> Stored data
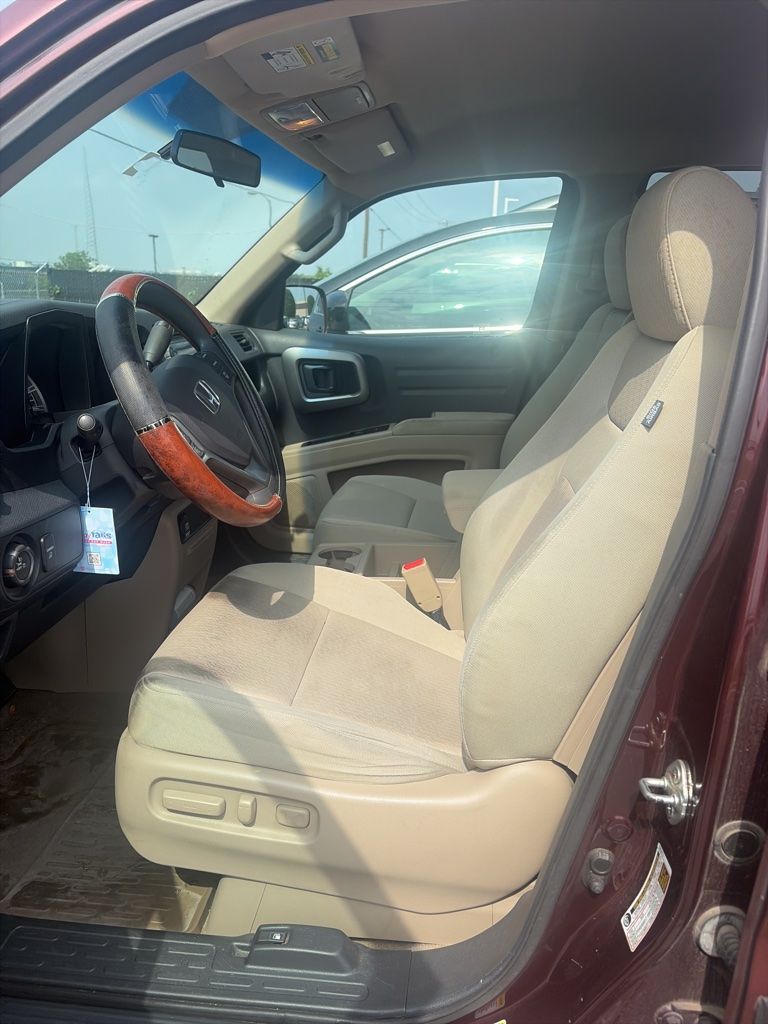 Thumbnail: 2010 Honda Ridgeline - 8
* * *
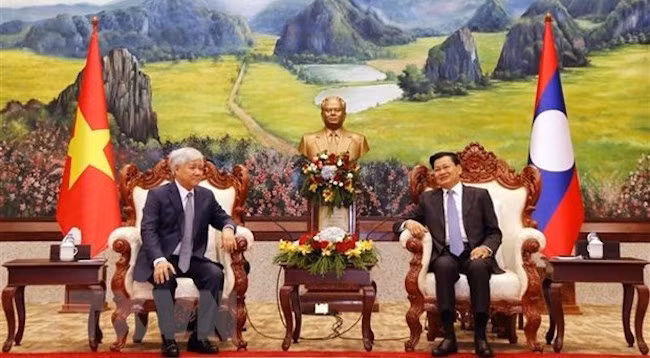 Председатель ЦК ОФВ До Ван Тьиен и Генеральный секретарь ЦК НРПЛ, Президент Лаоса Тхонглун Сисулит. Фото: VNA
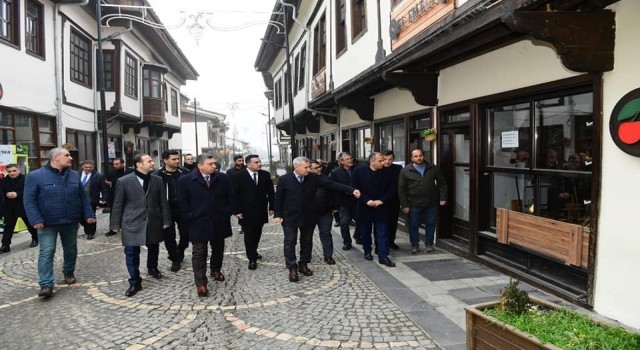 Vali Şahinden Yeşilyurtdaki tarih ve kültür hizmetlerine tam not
* * *
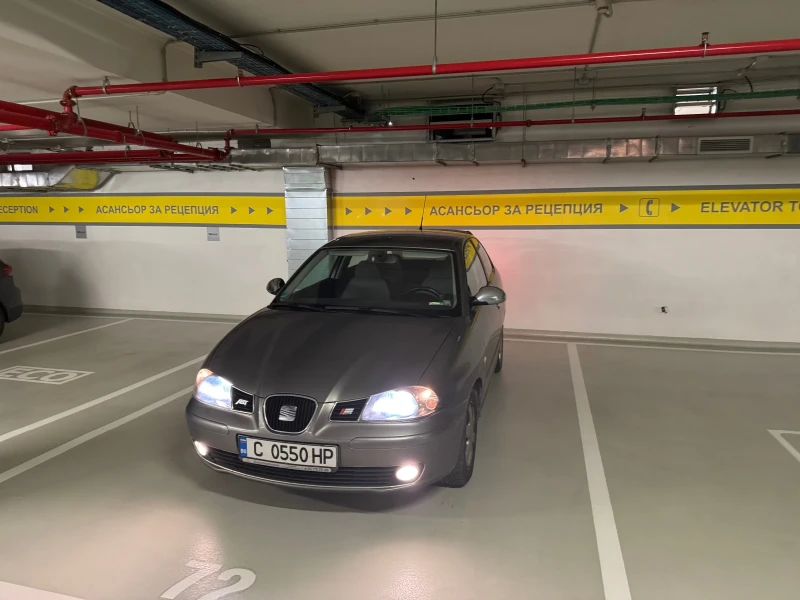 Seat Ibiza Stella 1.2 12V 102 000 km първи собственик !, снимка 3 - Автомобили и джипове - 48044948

> Problem details
The stretch above running from the line with "Председатель ЦК ОФВ" through the line with "Vali Şahinden Yeşilyurtdaki" is all you should copy, exactly, leaving out the pictures.

> Solution for this problem
 Председатель ЦК ОФВ До Ван Тьиен и Генеральный секретарь ЦК НРПЛ, Президент Лаоса Тхонглун Сисулит. Фото: VNA
 Vali Şahinden Yeşilyurtdaki tarih ve kültür hizmetlerine tam not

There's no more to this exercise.